25. Qualquer prognóstico para as eleições de 2022 seria precipitado. No Brasil é difícil fazermos previsões para o que vai acontecer nos próximos três meses, quanto mais para o que vai acontecer em dois anos. O governo Bolsonaro se revelou, até o momento, incapaz de enfrentar a ameaça sanitária mais importante que a nação vive nos últimos cem anos e já anunciou que a sua meta é a vacinação de um terço da população brasileira. Evidentemente, só existe a possibilidade de imunidade coletiva se a vacinação superar o nível de 70% de toda a população.

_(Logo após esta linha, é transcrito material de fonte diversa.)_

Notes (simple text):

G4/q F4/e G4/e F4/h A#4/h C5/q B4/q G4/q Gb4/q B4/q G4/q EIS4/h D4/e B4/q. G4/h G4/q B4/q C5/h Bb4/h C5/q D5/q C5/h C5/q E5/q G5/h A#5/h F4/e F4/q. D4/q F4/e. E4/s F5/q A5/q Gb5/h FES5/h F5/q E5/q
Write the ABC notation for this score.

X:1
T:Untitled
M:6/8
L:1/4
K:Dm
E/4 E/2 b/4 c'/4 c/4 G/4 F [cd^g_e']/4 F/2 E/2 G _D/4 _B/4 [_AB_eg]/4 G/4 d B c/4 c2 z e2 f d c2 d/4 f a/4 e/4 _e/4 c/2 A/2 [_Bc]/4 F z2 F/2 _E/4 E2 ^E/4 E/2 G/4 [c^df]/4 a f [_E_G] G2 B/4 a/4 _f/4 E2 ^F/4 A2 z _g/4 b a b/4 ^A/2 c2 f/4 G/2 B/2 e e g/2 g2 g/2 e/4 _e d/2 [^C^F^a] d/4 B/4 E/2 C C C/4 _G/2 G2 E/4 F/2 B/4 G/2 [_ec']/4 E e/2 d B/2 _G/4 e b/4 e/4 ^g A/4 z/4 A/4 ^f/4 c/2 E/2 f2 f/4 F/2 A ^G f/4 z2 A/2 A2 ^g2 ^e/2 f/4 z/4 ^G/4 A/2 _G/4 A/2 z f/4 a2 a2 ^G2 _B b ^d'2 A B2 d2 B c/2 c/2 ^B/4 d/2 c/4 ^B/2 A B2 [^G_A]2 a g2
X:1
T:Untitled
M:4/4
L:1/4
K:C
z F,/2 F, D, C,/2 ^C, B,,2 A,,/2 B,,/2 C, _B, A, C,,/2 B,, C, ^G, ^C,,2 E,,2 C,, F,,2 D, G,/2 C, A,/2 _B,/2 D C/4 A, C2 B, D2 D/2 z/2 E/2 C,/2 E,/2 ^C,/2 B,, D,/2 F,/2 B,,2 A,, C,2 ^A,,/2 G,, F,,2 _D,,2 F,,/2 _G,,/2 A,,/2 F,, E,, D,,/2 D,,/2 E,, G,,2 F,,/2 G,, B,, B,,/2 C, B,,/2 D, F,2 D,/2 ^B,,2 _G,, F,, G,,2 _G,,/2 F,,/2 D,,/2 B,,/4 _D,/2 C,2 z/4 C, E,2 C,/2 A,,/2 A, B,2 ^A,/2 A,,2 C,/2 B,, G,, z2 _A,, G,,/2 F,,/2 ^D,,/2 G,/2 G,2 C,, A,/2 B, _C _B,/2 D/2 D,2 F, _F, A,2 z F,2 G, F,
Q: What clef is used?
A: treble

26. De outro lado, a suspensão do auxílio emergencial e a indefinição de qual será o formato da política pública que vai substituir o Bolsa Família criam uma enorme insegurança social, porque os níveis de desemprego são os mais elevados que o Brasil conhece desde o final da ditadura.
27. As crises sanitária e social devem estar associadas também a uma crise econômica, porque é difícil vislumbrar uma recuperação dinâmica da economia se não ocorrerem grandes investimentos, que teriam de ser internacionais. É pouco provável, diante do contexto de isolamento internacional do governo Bolsonaro, que haja uma disposição dos grandes fundos capitalistas internacionais de fazer apostas de risco no Brasil.
28. O ano de 2021 será um ano de grandes conflitos sociais no Brasil, especialmente por conta dos efeitos da pandemia e das incertezas acerca da política pública que irá substituir o Programa Bolsa Família. Será um ano de grandes lutas sociais, em que estará colocada para a esquerda a tarefa de liderar a oposição ao governo Bolsonaro e, portanto, a luta pelo direito à vida, à vacinação universal e obrigatória, a defesa de uma política pública de seguridade social que não poderia ser outra senão a manutenção de um auxílio emergencial enquanto estivermos sob o flagelo da pandemia. Devem se articular as lutas de resistência social.